Documenttekst:
++++++++++
De klokken uit de kapel van Leenderstrijp

Heemkronijk jaar:2005, jaargang:44, nummer:3, pag:45 -48

DE KLOKKEN UIT DE KAPEL VAN LEENDERSTRIJP: EEN MYTHE ARMER 

door: Max Farjon 

Over de klokken uit de voormalige kapel van Leenderstrijp doen diverse verhalen uit de overlevering de ronde. Naast deze verhalen zijn ook veel feiten over de geschiedenis van de klokken goed beschreven. De geschiedenis van de klokjes, beschreven door Hagen2, laat zich lezen als een spannend boek. Het uiteindelijke lot van de klokjes is echter tot op de dag van vandaag nog steeds een raadsel. Recentelijk dook opnieuw een verhaal op uit de overlevering. In dit artikel wordt een beschrijving gegeven over de afloop van dat verhaal. 

Feiten

Op de plek waar nu de Sint Janskapel van Leenderstrijp staat bevond zich vroeger een grotere kapel. Al in 1440 wordt hiervan melding gemaakt. In het klokkentorentje van deze kapel hingen twee klokken. Ten tijde van het verbod op de uitoefening van het roomskatholieke geloof (vanaf 1648) is de Strijpse kapel in verval geraakt. Om de klokjes veilig te stellen hebben de Strijpenaren de twee klokjes opgeslagen in een boerderij aan het Kaatsveld (vroeger Kaetsveld).   In 1815 wilde de toenmalige burgemeester J.B. Clephas beslag leggen op beide klokjes, die op dat moment nog steeds opgeslagen waren in de boerderij aan het Kaatsveld, destijds  bewoond door Frans van Dijk.  De Strijpenaren beschouwden de klokjes echter als hun eigendom en lieten zich deze niet zomaar ontnemen. Nadat de burgemeester officieel toestemming gekregen had van de gouverneur van de provincie om de klokjes in beslag te nemen is hij met enkele                                                  

1 Aan dit artikel werd bijgedragen door Ton van Dijk, Peter Kerkhofs en Hans van der Kruis. Zij waren aanwezig bij de onderzoekingen en zijn verantwoordelijk voor de inhoud van dit artikel 2 J.W. Hagen, 'Een duik in het klokkeven', in Heemkronyk, jrg. 35 (1996), nr. 2, blz. 91-107.
++++++++++
Opdracht 1:
Noem alle jaartallen die in het artikel over de klokken van Leenderstrijp voorkomen, in de volgorde waarin ze verschijnen.
++++++++++
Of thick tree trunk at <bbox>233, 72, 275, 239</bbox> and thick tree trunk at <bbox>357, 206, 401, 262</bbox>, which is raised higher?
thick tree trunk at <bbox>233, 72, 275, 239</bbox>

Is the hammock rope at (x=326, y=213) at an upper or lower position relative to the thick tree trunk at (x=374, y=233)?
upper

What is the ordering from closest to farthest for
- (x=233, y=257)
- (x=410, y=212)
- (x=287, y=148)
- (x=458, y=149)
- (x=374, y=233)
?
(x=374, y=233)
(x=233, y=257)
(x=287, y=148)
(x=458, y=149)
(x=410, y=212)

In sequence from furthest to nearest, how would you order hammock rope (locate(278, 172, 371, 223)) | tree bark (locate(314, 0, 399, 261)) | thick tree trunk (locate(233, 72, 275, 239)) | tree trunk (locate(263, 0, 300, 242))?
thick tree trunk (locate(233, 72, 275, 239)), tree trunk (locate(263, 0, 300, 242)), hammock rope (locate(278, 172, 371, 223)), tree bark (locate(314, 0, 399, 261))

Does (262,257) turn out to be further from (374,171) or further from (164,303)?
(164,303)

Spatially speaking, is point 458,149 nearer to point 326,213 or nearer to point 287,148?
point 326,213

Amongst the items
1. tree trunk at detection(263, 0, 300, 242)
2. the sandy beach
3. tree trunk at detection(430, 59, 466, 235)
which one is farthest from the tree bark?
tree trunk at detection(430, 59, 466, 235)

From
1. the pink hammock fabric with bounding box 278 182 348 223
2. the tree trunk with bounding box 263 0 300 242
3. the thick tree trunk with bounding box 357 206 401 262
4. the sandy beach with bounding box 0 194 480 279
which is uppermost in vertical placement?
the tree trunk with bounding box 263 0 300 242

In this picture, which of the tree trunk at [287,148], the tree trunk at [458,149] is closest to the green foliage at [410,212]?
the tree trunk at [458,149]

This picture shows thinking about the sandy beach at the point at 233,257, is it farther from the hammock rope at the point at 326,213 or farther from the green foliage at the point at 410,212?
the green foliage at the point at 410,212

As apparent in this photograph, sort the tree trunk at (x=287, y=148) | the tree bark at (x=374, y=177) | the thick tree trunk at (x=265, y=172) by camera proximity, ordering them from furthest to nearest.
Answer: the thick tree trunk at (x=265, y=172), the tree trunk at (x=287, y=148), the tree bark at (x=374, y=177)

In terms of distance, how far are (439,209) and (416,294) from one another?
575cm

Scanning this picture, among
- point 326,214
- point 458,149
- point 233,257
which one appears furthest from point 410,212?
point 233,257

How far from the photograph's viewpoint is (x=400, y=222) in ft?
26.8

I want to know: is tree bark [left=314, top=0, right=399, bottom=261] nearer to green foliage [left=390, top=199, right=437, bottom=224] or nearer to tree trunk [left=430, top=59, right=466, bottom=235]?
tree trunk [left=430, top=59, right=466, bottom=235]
++++++++++
Opdracht 2:
Tel hoeveel regels van de records de tekenreeks "nearer" bevatten, waarbij hoofdletters en kleine letters van belang zijn. Geef alleen het aantal.

Antwoord 1:
2005, 1440, 1648, 1815, 1996

Antwoord 2:
2